## [INSTRUCTIONS TO FOLLOW]
In the lines below, the string "between" may appear; say how many lines hold it and give nothing more.

= = =

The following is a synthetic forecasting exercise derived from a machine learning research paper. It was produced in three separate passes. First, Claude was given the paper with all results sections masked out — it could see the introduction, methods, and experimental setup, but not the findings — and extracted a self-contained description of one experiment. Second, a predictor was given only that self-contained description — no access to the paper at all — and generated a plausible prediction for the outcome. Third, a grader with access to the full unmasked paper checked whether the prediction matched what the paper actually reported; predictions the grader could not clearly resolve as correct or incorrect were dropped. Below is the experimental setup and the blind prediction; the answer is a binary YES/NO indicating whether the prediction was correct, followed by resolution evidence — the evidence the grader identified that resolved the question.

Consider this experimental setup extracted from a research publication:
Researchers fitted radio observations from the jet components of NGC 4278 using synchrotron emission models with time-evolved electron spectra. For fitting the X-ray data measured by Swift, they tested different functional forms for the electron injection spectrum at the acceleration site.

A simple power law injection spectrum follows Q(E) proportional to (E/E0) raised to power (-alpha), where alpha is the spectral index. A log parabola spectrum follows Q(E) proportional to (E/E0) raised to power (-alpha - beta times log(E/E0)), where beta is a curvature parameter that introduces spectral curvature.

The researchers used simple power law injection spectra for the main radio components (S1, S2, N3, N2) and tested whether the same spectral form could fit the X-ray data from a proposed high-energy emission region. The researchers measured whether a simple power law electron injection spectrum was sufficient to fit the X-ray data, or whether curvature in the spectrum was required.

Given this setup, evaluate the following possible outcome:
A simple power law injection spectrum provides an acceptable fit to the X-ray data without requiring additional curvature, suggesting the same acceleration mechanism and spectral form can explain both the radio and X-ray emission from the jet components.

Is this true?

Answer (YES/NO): NO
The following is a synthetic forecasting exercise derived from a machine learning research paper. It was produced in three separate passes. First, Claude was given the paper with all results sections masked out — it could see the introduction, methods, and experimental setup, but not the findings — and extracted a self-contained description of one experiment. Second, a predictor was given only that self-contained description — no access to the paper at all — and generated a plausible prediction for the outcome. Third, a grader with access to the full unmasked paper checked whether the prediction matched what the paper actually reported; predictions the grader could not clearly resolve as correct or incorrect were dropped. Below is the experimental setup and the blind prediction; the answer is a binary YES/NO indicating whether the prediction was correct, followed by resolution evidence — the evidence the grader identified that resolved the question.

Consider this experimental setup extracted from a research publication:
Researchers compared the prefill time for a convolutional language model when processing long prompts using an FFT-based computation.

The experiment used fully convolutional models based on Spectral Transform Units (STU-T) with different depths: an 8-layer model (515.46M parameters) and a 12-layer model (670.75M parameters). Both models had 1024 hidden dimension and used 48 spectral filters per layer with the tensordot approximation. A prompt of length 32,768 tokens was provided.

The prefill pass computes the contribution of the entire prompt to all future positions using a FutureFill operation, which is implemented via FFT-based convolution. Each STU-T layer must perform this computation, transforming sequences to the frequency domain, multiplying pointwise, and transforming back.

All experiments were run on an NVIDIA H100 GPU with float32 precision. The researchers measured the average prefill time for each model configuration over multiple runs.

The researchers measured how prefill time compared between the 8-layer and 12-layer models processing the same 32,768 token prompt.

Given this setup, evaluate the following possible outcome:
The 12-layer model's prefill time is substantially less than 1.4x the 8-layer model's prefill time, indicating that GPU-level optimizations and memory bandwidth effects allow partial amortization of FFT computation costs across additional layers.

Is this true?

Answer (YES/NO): NO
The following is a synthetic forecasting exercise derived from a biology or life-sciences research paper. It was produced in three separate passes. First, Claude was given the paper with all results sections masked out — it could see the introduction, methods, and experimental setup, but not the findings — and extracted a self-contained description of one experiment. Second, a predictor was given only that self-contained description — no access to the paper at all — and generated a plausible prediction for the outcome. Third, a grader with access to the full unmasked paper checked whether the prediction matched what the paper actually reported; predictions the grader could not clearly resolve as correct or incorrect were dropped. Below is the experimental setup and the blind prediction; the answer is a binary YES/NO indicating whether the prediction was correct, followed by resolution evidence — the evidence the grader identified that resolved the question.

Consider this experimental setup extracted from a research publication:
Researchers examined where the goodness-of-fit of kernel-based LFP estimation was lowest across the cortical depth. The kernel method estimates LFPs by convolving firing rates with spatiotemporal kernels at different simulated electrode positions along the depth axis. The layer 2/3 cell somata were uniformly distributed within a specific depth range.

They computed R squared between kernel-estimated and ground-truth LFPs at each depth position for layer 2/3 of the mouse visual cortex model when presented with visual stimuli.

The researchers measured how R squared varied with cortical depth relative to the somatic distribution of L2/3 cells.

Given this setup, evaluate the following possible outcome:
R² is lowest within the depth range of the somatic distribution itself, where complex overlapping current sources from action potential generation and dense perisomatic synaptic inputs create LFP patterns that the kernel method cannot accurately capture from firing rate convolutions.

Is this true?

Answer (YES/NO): NO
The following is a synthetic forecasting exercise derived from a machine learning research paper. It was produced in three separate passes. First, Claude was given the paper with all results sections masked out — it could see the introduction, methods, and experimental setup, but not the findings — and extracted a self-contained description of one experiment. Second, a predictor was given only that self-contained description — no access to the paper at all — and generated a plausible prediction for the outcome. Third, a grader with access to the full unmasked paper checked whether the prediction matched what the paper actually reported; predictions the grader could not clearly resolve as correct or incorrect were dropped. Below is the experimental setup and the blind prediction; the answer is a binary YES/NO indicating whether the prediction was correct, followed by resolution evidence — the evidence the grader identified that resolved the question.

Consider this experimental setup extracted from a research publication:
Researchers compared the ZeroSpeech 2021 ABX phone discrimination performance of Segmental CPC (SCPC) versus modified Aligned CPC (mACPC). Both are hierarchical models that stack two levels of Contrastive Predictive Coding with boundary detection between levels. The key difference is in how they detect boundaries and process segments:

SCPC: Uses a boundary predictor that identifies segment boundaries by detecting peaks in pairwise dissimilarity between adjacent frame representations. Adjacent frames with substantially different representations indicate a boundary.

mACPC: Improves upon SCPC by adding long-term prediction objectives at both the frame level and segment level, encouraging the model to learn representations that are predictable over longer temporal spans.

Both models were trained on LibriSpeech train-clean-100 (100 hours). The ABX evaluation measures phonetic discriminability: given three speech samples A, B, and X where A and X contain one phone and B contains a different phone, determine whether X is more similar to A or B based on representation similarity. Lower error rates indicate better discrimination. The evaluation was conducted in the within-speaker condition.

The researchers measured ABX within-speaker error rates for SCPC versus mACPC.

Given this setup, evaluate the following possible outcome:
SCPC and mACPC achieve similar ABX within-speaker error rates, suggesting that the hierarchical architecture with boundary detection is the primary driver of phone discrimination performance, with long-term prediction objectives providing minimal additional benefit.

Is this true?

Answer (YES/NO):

= = =

## [ANSWER SPACE]
4